What the task requires | Print the entire listing below word for word, excluding its pictures.

Exercise material START

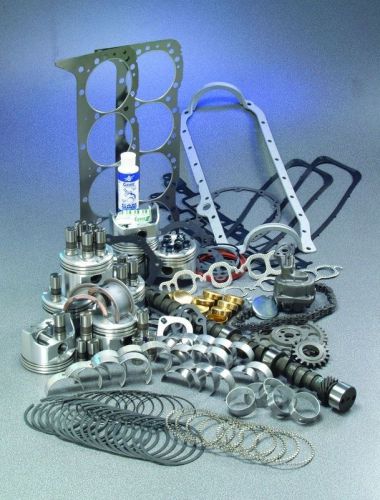 2004-2006 fits chevy gmc hummer isuzu 3.5 dohc l5 20v  engine master rebuild kit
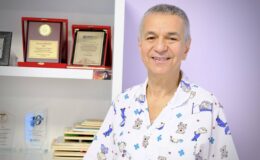Dr. Paksoy’dan Ebeveynlere “Yemek Savaşı” Uyarısı: “B Planı Sunmayın, Kararlı Olun”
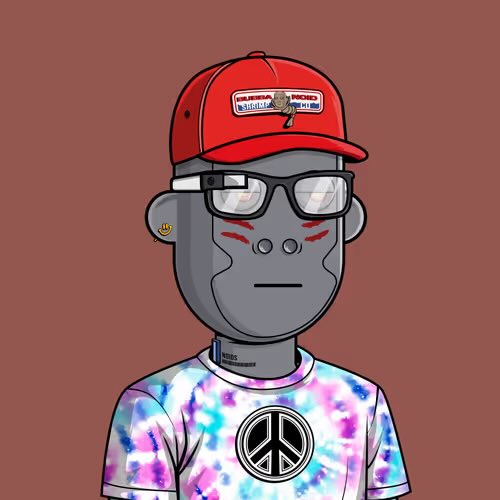 TheAntAcademy's tweet image. I’m a Noid now … ❤️

Thank you @fintechjunkie!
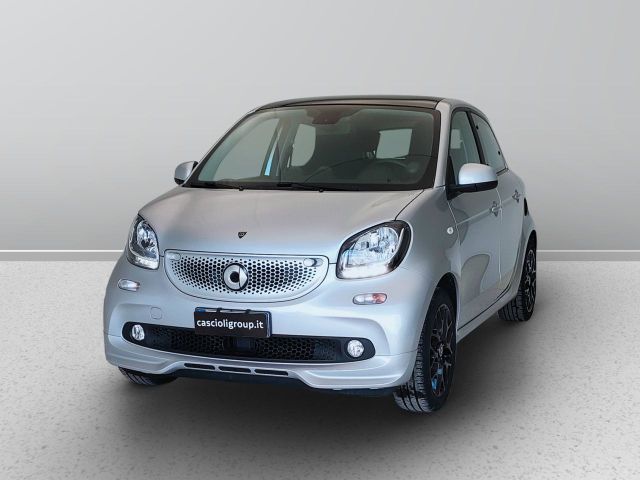 Smart SMART Forfour II 2015 - Forfour 0.9 t Superpassi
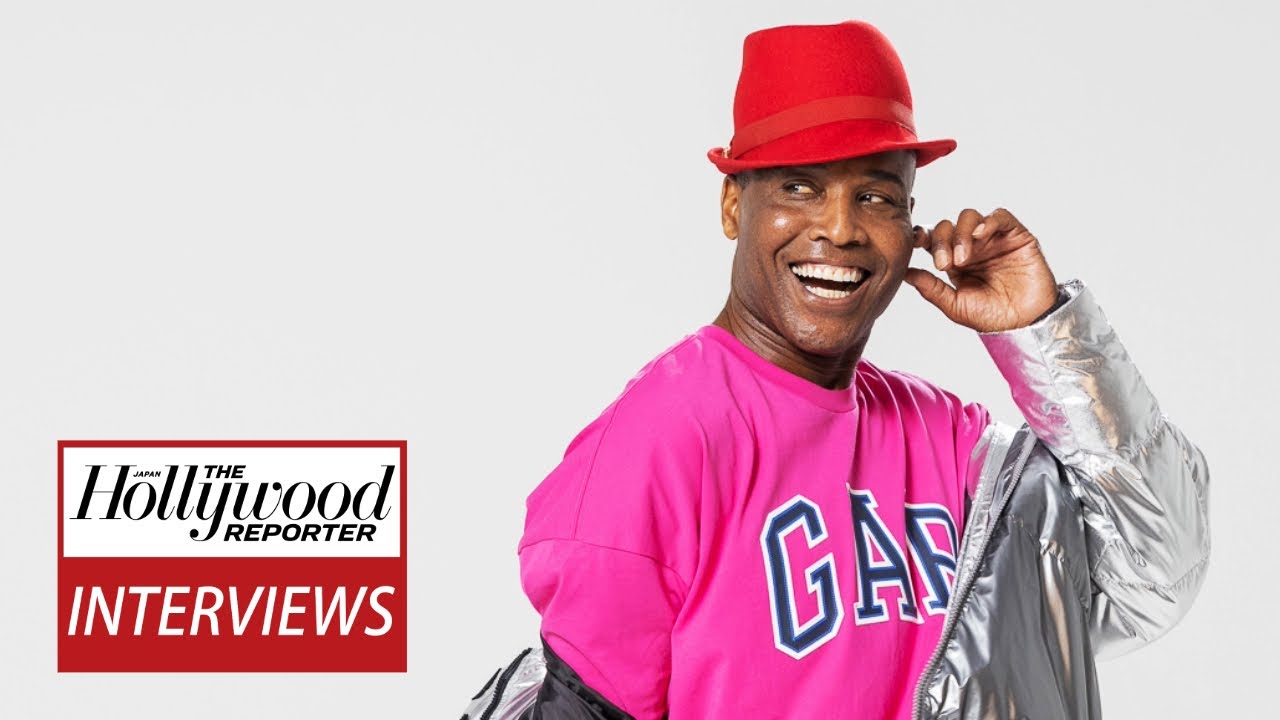 Eyes on Japan - Tokyo in Style with Steven A.Haynes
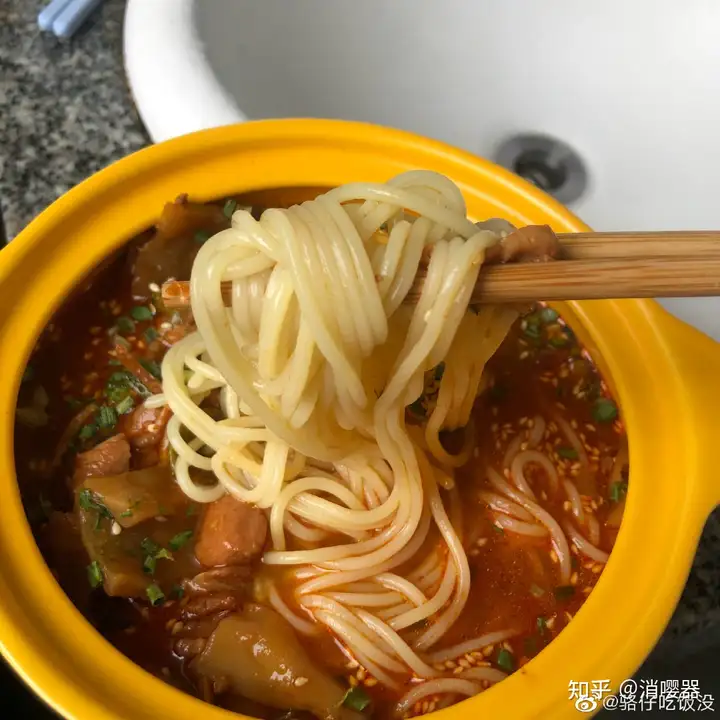 速食拉面测评｜拉面哪家强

Exercise material END

Output |
 2004-2006 fits chevy gmc hummer isuzu 3.5 dohc l5 20v  engine master rebuild kit
Dr. Paksoy’dan Ebeveynlere “Yemek Savaşı” Uyarısı: “B Planı Sunmayın, Kararlı Olun”
 TheAntAcademy's tweet image. I’m a Noid now … ❤️

Thank you @fintechjunkie!
 Smart SMART Forfour II 2015 - Forfour 0.9 t Superpassi
 Eyes on Japan - Tokyo in Style with Steven A.Haynes
 速食拉面测评｜拉面哪家强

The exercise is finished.